One of the oldest more formal restaurants is La Cuija, in the basement of the same Mercado building as the Acrópolis. (By the way, Zacatecanos usually eat their principal meal around four o'clock in the afternoon; if a restaurant looks deserted at U.S. mealtimes, it may still be very popular.)
Mi Pueblito is a nice traditional Mexican restaurant near the Cathedral and recommended by locals. It is located inside of a shopping plaza just to the northeast of a Mercado building.
El Barretero is away from the center (on the other side of the railroad), but has excellent food and usually live music (strings, piano, Mexican popular music, not mariachi). Try the cabrito (baby goat).
Hacienda Del Cobre (House of the Coopper Kettle) Traditional Mexican fare. Serves fantastic mocahete, a type of stew made of a variety of ingredients such as chilles, chicken, pork, steak, avocados, cheese. Served in a HOT from the fire mocahete bowl(mortar)
Las Costillas de Sancho (The Ribs of Sancho) Serves Beef bibs and great steaks. Relaxing atmosphere with well stocked central bar. English menus are available by request.
Vips Mexican version of "Denny's". Owned by the Walmart company. Serves excellent American style breakfest as well as Tex-Mex versions of tradtional Mexican dishes. English menus are available by request.
Quinta Real Resturant Restaurant is located inside the "Quinta Real" hotel which is the old bullring of San Pedro. This is one of the must luxurious locations in all of Zacatecas, located just off the old aquifer and across from the dancing waters of the botanic gardens. The menu is well thought out and execution of the kitchen staffs is superb. The hotel and restaurant reflect the greatness and warm hospitality of the city of Zacatecas. The restaurant is on the balcony of the Rotation of the bullring, which has been turned into a beautiful colonial patio. Stone pavement and adorned style with abundant flowers combine with a perfect meal to make this is one of the most charming and romantic restaurants of the city. English menus are available by request.

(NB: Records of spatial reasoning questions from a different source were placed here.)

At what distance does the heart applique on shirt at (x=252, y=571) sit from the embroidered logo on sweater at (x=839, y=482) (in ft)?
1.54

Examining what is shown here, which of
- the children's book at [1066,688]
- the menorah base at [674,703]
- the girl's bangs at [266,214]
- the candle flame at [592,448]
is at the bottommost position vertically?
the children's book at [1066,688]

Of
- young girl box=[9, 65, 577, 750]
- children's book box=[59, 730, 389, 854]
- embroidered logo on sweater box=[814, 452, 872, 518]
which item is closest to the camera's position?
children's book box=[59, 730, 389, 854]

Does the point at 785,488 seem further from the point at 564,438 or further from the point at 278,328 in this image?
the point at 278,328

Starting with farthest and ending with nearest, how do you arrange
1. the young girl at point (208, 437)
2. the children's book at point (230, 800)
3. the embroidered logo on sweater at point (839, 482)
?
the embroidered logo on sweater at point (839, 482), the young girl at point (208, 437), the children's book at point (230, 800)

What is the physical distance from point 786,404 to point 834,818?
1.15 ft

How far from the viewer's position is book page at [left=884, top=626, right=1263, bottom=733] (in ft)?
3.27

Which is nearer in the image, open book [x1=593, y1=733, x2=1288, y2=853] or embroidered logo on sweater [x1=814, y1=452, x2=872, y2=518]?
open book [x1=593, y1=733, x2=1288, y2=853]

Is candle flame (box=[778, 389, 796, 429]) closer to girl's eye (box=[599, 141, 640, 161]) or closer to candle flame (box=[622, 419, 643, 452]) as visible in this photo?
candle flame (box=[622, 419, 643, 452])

Mezcal (Tequila is a variety of Mezcal). Zacatecano and Huitzila are some traditional local brands. Avoid anything that doesn't say 100% agave (Note for Gringos: that includes Cuervo Gold).
Hostal Villa Colonial The family-run Hostel Villa Colonial located on Calle 1 de mayo behind the Cathedral is the best value in town. Although a hostel, it also has private rooms and has a rooftop patio. The owners provide excellent advice and really know the town. Kitchen use. Internet 15 Pesos/h. Dorms from 90 Pesos.
Hostal Don David just around the corner of Hostel Villa Colonial, Calle del Obrador 204, phone (9200)9224859 Rigoberto o Violeta, is a bit less comfortable. Dorms from 90 Pesos. Internet 7 Pesos/h.
Mid- and toprange
Quinta Real For something a little more upscale, try the Quinta Real, which previously was the town's plaza de toros before it was turned into a luxury inn.
Maria Benita comfortable but not expensive, is the María Benita, Ave. Lopez Velarde, midway between downtown and the university campus. If you get a street-side room you may see parades, protests, and other local activities from your window.
With no rush. It's a colonial city, time runs slowly. Take a bus to Mexico City, Guadalajara or Monterrey, the three main cities in Mexico. Or if you prefer something a bit less urban consider Durango the wild west state, which offers mountains, canyons, and deserts as well as its own charming colonial city.